[Data entries]
************

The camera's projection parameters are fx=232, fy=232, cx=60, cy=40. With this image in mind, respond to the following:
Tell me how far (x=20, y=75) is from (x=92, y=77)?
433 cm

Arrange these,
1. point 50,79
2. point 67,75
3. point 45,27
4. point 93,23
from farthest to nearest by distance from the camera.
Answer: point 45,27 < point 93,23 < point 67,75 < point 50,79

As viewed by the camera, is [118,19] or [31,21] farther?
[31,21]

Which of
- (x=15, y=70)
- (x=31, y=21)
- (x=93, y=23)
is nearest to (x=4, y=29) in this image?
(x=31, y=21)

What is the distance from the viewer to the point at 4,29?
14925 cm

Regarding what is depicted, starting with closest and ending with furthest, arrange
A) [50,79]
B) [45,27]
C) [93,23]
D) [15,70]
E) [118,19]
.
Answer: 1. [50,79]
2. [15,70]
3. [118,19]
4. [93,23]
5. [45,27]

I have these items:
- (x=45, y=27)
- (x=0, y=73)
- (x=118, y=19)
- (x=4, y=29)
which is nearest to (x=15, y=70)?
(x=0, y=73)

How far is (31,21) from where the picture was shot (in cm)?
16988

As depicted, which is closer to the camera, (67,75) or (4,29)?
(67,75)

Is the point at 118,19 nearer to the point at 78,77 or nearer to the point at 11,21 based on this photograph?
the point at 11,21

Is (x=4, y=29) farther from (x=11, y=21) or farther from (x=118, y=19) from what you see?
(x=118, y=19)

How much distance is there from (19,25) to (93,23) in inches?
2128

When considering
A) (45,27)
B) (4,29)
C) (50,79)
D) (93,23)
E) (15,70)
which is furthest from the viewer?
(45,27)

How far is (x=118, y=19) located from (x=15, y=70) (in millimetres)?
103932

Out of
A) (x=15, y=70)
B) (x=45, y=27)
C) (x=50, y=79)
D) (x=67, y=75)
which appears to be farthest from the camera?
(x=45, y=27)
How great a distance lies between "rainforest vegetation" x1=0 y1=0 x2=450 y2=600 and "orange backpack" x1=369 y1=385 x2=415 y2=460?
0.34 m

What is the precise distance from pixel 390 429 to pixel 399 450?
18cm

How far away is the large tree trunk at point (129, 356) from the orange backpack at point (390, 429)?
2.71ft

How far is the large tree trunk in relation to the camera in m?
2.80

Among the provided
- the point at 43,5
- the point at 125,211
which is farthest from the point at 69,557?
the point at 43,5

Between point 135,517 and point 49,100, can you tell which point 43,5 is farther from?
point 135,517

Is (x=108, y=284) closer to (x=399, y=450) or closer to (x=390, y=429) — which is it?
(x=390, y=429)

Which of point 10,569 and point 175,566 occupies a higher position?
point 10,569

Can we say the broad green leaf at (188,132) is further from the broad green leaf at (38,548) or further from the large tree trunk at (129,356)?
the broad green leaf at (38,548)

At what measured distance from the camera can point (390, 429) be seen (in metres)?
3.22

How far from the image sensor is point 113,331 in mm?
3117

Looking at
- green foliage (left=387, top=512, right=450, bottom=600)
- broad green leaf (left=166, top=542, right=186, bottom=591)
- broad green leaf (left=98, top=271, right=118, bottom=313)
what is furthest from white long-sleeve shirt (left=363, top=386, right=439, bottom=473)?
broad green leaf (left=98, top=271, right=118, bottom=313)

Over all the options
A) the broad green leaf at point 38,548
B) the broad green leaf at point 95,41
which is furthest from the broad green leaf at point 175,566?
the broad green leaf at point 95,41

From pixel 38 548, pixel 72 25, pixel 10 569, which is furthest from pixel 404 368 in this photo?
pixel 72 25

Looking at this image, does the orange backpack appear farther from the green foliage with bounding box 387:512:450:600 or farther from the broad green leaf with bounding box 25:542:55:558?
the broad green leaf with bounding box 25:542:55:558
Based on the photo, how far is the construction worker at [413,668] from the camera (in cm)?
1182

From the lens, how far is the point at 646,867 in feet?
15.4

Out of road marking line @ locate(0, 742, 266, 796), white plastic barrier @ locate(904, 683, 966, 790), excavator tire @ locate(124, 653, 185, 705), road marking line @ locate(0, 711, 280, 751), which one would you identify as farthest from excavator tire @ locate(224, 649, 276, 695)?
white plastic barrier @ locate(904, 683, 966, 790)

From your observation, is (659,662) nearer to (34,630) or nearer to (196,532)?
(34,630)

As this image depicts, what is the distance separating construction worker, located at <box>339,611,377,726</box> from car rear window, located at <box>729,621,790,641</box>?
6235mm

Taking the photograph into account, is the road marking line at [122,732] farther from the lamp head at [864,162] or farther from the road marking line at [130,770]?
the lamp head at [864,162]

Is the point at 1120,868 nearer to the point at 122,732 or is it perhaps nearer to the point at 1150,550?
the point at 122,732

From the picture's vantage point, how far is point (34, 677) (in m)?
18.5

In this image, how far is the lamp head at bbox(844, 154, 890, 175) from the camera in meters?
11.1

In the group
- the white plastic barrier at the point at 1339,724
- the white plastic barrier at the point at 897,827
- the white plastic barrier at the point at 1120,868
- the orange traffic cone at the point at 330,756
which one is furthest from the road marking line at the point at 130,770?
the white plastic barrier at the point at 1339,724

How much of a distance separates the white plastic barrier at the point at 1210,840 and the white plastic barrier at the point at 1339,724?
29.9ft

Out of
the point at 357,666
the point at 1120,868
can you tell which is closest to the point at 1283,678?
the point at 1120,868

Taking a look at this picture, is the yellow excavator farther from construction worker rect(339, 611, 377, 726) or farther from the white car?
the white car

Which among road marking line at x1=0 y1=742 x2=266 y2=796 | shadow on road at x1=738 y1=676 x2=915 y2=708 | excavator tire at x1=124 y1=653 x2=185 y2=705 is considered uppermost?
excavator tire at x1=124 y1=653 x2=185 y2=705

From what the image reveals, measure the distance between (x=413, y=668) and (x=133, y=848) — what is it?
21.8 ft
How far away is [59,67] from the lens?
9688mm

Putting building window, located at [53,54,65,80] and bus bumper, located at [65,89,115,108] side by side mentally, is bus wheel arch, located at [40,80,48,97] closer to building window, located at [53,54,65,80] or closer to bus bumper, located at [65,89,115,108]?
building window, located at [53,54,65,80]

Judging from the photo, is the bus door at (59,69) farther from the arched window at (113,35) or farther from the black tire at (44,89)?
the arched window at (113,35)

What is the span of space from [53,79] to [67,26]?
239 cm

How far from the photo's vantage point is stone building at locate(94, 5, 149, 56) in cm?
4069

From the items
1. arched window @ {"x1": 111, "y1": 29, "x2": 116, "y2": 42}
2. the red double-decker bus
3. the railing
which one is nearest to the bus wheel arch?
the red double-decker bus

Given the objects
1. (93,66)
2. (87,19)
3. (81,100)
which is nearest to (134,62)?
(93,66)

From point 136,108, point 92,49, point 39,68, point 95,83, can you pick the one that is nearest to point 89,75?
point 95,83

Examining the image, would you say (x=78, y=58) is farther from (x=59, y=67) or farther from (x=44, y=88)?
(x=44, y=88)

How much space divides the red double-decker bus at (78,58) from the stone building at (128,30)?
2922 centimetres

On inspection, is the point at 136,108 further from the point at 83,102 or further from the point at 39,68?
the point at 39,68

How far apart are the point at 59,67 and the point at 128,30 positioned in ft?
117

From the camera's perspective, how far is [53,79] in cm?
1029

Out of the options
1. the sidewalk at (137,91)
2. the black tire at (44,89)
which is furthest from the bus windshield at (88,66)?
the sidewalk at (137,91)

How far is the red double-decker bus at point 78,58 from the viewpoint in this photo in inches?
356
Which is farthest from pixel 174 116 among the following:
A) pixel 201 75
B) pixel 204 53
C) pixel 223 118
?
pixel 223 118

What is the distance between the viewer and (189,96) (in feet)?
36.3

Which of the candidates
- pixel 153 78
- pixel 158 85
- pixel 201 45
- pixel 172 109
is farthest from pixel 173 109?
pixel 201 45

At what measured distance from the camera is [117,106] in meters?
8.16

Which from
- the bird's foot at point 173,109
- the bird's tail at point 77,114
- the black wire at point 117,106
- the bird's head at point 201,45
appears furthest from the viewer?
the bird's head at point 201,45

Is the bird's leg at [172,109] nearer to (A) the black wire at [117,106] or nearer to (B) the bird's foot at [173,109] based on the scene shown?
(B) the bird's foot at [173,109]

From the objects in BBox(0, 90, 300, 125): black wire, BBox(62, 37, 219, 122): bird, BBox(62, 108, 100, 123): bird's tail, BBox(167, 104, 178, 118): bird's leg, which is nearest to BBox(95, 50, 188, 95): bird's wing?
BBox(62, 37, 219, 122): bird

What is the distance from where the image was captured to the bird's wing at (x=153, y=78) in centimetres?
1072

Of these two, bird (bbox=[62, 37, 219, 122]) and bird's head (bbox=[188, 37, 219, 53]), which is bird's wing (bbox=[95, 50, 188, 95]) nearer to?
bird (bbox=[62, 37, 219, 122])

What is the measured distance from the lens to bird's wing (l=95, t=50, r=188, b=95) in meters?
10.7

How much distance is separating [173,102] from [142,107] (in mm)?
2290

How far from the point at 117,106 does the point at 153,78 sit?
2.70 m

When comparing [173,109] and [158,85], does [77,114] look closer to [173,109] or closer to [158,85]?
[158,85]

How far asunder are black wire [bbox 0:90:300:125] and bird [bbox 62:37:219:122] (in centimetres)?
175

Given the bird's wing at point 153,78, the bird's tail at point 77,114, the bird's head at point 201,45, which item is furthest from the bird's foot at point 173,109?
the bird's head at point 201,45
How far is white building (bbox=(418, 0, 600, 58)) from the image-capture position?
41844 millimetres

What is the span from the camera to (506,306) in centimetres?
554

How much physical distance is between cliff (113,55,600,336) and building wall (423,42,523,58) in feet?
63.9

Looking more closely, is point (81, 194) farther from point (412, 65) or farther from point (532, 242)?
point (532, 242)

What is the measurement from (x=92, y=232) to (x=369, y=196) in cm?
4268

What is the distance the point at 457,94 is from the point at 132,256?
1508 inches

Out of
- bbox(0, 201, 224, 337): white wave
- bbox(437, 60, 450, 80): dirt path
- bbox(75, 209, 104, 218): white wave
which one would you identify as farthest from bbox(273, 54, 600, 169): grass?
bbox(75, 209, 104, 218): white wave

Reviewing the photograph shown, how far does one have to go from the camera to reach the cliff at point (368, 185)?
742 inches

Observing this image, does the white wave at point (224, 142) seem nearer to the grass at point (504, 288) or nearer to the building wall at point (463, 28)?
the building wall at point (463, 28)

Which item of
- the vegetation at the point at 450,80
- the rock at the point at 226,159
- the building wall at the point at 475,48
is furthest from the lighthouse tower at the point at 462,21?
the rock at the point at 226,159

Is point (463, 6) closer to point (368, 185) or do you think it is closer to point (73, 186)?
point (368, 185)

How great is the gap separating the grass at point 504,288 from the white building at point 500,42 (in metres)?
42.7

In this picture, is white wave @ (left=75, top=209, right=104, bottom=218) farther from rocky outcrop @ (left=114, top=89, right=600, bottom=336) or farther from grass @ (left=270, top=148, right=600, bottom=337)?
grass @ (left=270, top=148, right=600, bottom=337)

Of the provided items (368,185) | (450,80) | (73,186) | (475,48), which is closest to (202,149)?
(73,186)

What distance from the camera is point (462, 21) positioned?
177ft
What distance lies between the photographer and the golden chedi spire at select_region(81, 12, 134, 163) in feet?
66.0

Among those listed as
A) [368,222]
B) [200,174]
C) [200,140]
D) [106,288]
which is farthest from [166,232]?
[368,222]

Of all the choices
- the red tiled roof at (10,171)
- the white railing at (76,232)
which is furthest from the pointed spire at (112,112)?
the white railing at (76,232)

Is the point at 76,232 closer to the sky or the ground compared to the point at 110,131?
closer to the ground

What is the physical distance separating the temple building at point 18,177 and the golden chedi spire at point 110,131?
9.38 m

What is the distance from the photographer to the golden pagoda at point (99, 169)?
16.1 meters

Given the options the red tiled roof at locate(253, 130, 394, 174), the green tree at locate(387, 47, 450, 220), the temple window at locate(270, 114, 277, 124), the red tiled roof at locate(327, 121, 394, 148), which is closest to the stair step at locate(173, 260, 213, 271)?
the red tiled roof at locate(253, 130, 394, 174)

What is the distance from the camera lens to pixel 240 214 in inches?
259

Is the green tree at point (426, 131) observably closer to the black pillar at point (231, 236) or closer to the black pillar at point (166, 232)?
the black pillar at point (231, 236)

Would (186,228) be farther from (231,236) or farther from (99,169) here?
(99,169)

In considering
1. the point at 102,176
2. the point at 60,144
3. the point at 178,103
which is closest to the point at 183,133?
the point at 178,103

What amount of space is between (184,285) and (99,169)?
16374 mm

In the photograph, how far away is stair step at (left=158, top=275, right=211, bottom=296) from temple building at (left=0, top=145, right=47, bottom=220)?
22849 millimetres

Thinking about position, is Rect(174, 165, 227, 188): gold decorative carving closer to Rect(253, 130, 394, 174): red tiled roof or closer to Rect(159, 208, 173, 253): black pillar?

************

◆ WRITTEN INSTRUCTION
Beginning at the line that holds "Of all the choices", write out word for word each line through the end of the records.

◆ RESPONSE TO THE EXERCISE
Of all the choices
- the red tiled roof at (10,171)
- the white railing at (76,232)
which is furthest from the pointed spire at (112,112)?
the white railing at (76,232)

Is the point at 76,232 closer to the sky or the ground compared to the point at 110,131?
closer to the ground

What is the physical distance separating the temple building at point 18,177 and the golden chedi spire at point 110,131?
9.38 m

What is the distance from the photographer to the golden pagoda at point (99, 169)?
16.1 meters

Given the options the red tiled roof at locate(253, 130, 394, 174), the green tree at locate(387, 47, 450, 220), the temple window at locate(270, 114, 277, 124), the red tiled roof at locate(327, 121, 394, 148), which is closest to the stair step at locate(173, 260, 213, 271)?
the red tiled roof at locate(253, 130, 394, 174)

What is the distance from the camera lens to pixel 240 214 in inches?
259

Is the green tree at point (426, 131) observably closer to the black pillar at point (231, 236) or closer to the black pillar at point (166, 232)?
the black pillar at point (231, 236)

Would (186,228) be farther from (231,236) or farther from (99,169) here?
(99,169)

In considering
1. the point at 102,176
2. the point at 60,144
3. the point at 178,103
which is closest to the point at 183,133?
the point at 178,103

What amount of space is between (184,285) and (99,169)?
16374 mm

In the photograph, how far away is stair step at (left=158, top=275, right=211, bottom=296) from temple building at (left=0, top=145, right=47, bottom=220)?
22849 millimetres

Thinking about position, is Rect(174, 165, 227, 188): gold decorative carving closer to Rect(253, 130, 394, 174): red tiled roof or closer to Rect(159, 208, 173, 253): black pillar?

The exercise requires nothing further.